> [Records shown]:
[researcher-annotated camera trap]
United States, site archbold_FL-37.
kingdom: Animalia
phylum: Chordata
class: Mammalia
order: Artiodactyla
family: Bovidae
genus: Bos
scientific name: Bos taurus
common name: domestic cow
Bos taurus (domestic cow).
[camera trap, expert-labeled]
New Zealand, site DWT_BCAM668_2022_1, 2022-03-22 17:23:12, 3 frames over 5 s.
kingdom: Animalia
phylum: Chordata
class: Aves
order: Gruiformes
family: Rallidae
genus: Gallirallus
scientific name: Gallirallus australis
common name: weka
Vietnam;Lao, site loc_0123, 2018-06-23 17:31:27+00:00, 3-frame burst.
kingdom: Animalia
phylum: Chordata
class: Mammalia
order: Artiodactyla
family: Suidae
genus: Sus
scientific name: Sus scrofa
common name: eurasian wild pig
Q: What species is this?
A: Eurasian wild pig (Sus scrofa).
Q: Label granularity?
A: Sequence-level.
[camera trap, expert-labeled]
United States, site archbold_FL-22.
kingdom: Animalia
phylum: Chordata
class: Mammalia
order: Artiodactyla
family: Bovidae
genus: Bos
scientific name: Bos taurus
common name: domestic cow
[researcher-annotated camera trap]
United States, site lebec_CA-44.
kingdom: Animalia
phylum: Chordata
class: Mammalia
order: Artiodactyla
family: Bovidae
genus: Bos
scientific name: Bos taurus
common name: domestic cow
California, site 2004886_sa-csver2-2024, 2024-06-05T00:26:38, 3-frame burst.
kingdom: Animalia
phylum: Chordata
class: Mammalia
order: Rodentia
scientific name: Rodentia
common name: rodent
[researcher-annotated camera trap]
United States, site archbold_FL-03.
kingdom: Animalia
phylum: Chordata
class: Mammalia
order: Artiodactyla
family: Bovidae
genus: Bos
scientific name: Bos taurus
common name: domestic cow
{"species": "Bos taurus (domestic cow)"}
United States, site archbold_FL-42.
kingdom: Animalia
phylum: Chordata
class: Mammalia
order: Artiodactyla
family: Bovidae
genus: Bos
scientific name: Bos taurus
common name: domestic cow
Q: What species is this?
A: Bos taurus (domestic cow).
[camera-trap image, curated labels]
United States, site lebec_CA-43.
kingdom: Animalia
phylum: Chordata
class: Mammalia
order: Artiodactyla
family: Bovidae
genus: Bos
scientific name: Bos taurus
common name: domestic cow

> [Required work]: From the first line to the last, transcribe the listing exactly.

> [Output of the task]:
[researcher-annotated camera trap]
United States, site archbold_FL-37.
kingdom: Animalia
phylum: Chordata
class: Mammalia
order: Artiodactyla
family: Bovidae
genus: Bos
scientific name: Bos taurus
common name: domestic cow
Bos taurus (domestic cow).
[camera trap, expert-labeled]
New Zealand, site DWT_BCAM668_2022_1, 2022-03-22 17:23:12, 3 frames over 5 s.
kingdom: Animalia
phylum: Chordata
class: Aves
order: Gruiformes
family: Rallidae
genus: Gallirallus
scientific name: Gallirallus australis
common name: weka
Vietnam;Lao, site loc_0123, 2018-06-23 17:31:27+00:00, 3-frame burst.
kingdom: Animalia
phylum: Chordata
class: Mammalia
order: Artiodactyla
family: Suidae
genus: Sus
scientific name: Sus scrofa
common name: eurasian wild pig
Q: What species is this?
A: Eurasian wild pig (Sus scrofa).
Q: Label granularity?
A: Sequence-level.
[camera trap, expert-labeled]
United States, site archbold_FL-22.
kingdom: Animalia
phylum: Chordata
class: Mammalia
order: Artiodactyla
family: Bovidae
genus: Bos
scientific name: Bos taurus
common name: domestic cow
[researcher-annotated camera trap]
United States, site lebec_CA-44.
kingdom: Animalia
phylum: Chordata
class: Mammalia
order: Artiodactyla
family: Bovidae
genus: Bos
scientific name: Bos taurus
common name: domestic cow
California, site 2004886_sa-csver2-2024, 2024-06-05T00:26:38, 3-frame burst.
kingdom: Animalia
phylum: Chordata
class: Mammalia
order: Rodentia
scientific name: Rodentia
common name: rodent
[researcher-annotated camera trap]
United States, site archbold_FL-03.
kingdom: Animalia
phylum: Chordata
class: Mammalia
order: Artiodactyla
family: Bovidae
genus: Bos
scientific name: Bos taurus
common name: domestic cow
{"species": "Bos taurus (domestic cow)"}
United States, site archbold_FL-42.
kingdom: Animalia
phylum: Chordata
class: Mammalia
order: Artiodactyla
family: Bovidae
genus: Bos
scientific name: Bos taurus
common name: domestic cow
Q: What species is this?
A: Bos taurus (domestic cow).
[camera-trap image, curated labels]
United States, site lebec_CA-43.
kingdom: Animalia
phylum: Chordata
class: Mammalia
order: Artiodactyla
family: Bovidae
genus: Bos
scientific name: Bos taurus
common name: domestic cow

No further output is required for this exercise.